# WRITTEN INSTRUCTION
Rewrite the items below, changing "furthest" to "farthest" and keeping everything else the same. Leave the pictures out of your answer.

[Part of a data file]
::::
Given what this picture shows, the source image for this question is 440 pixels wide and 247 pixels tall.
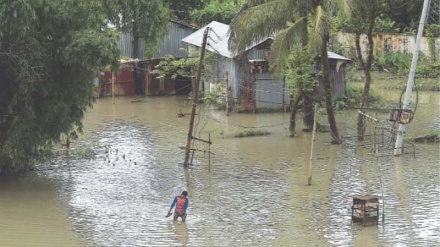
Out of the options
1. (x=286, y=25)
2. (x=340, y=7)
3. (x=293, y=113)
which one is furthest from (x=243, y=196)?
::::
# FULL RESPONSE
Given what this picture shows, the source image for this question is 440 pixels wide and 247 pixels tall.
Out of the options
1. (x=286, y=25)
2. (x=340, y=7)
3. (x=293, y=113)
which one is farthest from (x=243, y=196)?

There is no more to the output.